Requirement: Set every entry down again exactly, excluding any pictures.

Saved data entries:
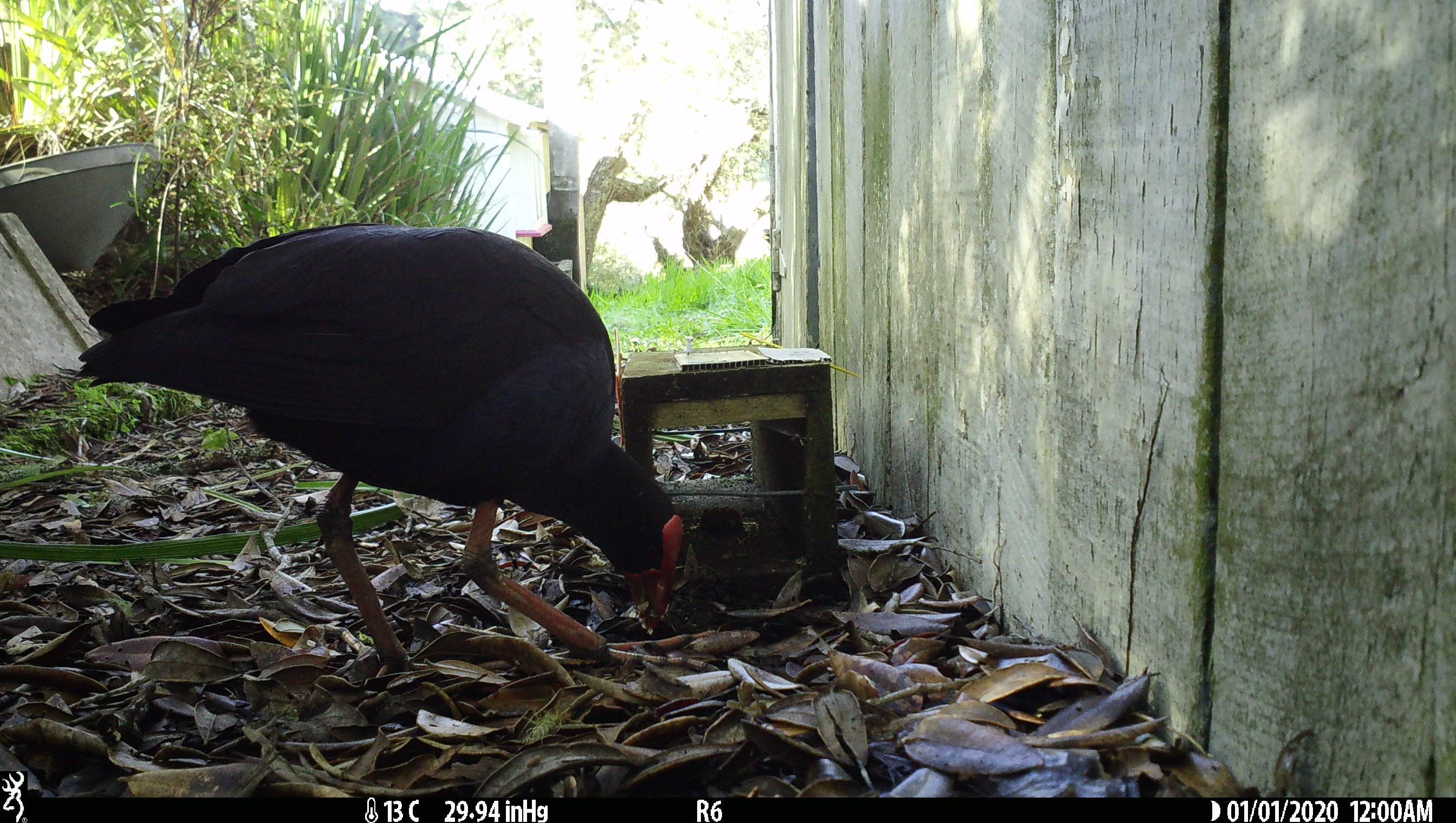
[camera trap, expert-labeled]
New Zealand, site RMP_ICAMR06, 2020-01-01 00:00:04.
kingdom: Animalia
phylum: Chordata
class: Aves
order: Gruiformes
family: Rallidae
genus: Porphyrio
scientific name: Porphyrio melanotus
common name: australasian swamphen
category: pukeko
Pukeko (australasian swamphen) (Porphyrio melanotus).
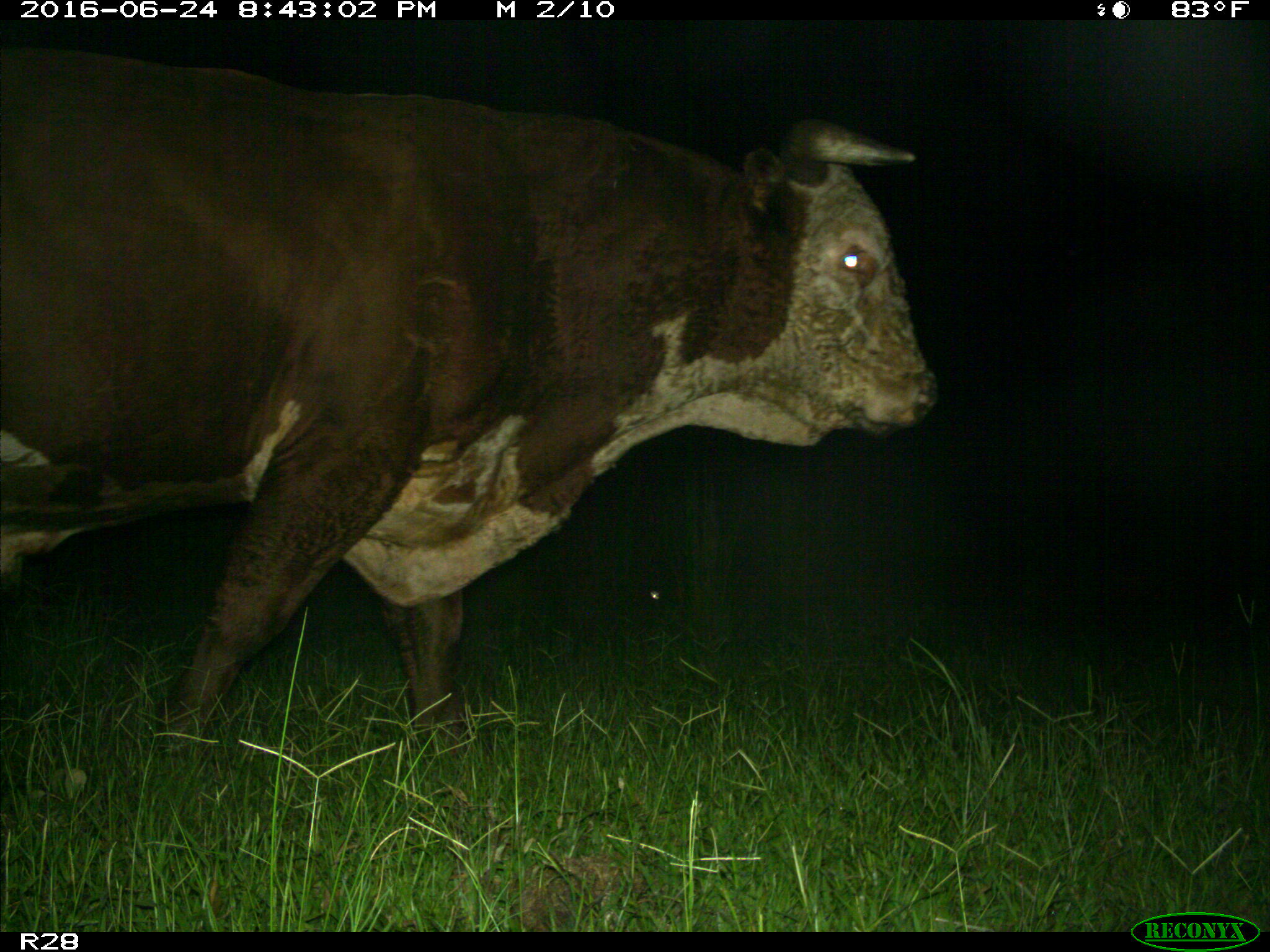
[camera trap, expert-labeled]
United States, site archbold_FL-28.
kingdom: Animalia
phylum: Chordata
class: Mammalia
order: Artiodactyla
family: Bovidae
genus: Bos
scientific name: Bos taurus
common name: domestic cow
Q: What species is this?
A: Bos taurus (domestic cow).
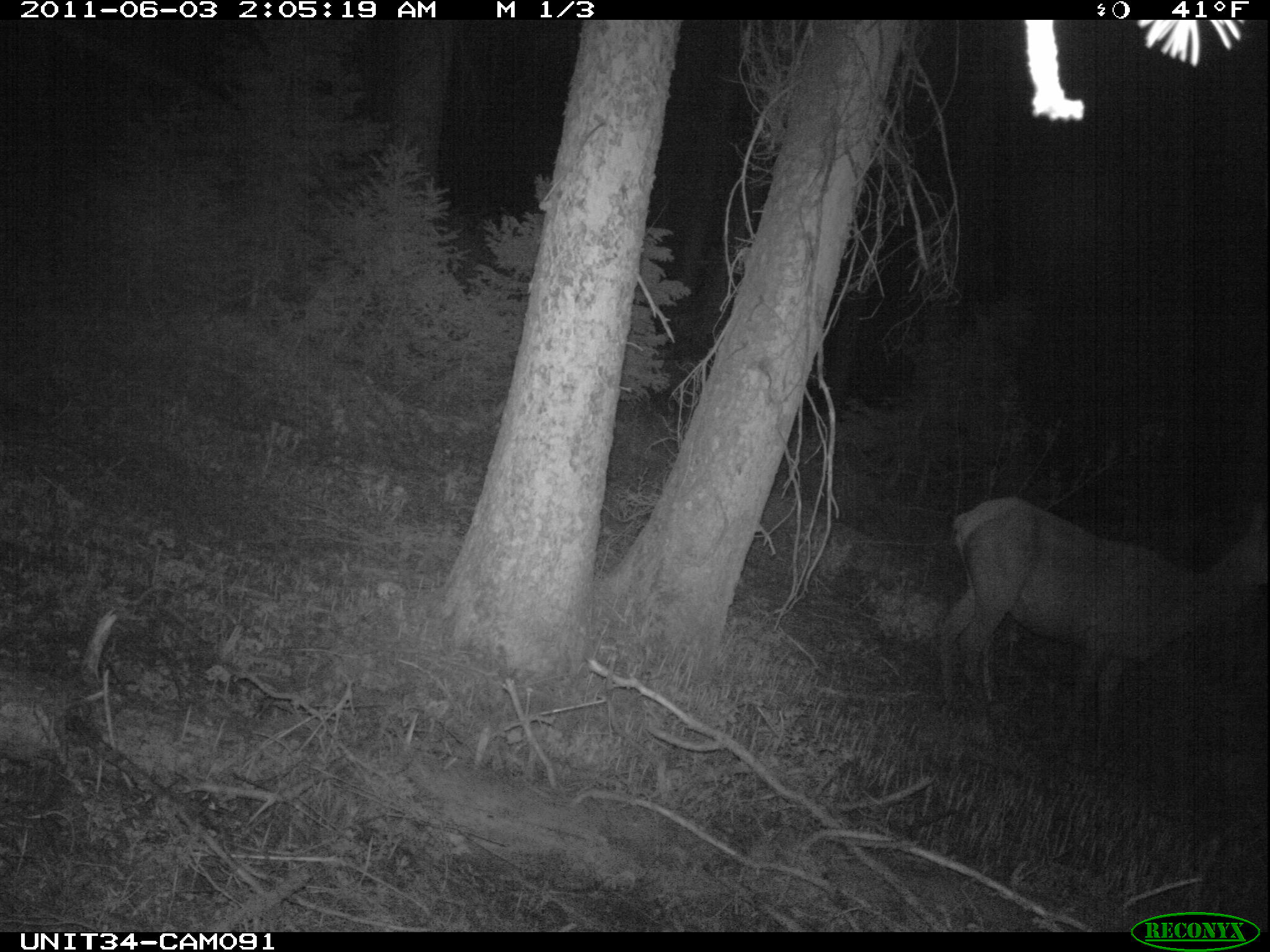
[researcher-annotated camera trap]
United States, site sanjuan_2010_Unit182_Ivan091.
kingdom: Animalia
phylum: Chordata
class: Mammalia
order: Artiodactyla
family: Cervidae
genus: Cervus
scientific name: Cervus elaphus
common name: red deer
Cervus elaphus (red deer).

Answer to this problem:
[camera trap, expert-labeled]
New Zealand, site RMP_ICAMR06, 2020-01-01 00:00:04.
kingdom: Animalia
phylum: Chordata
class: Aves
order: Gruiformes
family: Rallidae
genus: Porphyrio
scientific name: Porphyrio melanotus
common name: australasian swamphen
category: pukeko
Pukeko (australasian swamphen) (Porphyrio melanotus).
[camera trap, expert-labeled]
United States, site archbold_FL-28.
kingdom: Animalia
phylum: Chordata
class: Mammalia
order: Artiodactyla
family: Bovidae
genus: Bos
scientific name: Bos taurus
common name: domestic cow
Q: What species is this?
A: Bos taurus (domestic cow).
[researcher-annotated camera trap]
United States, site sanjuan_2010_Unit182_Ivan091.
kingdom: Animalia
phylum: Chordata
class: Mammalia
order: Artiodactyla
family: Cervidae
genus: Cervus
scientific name: Cervus elaphus
common name: red deer
Cervus elaphus (red deer).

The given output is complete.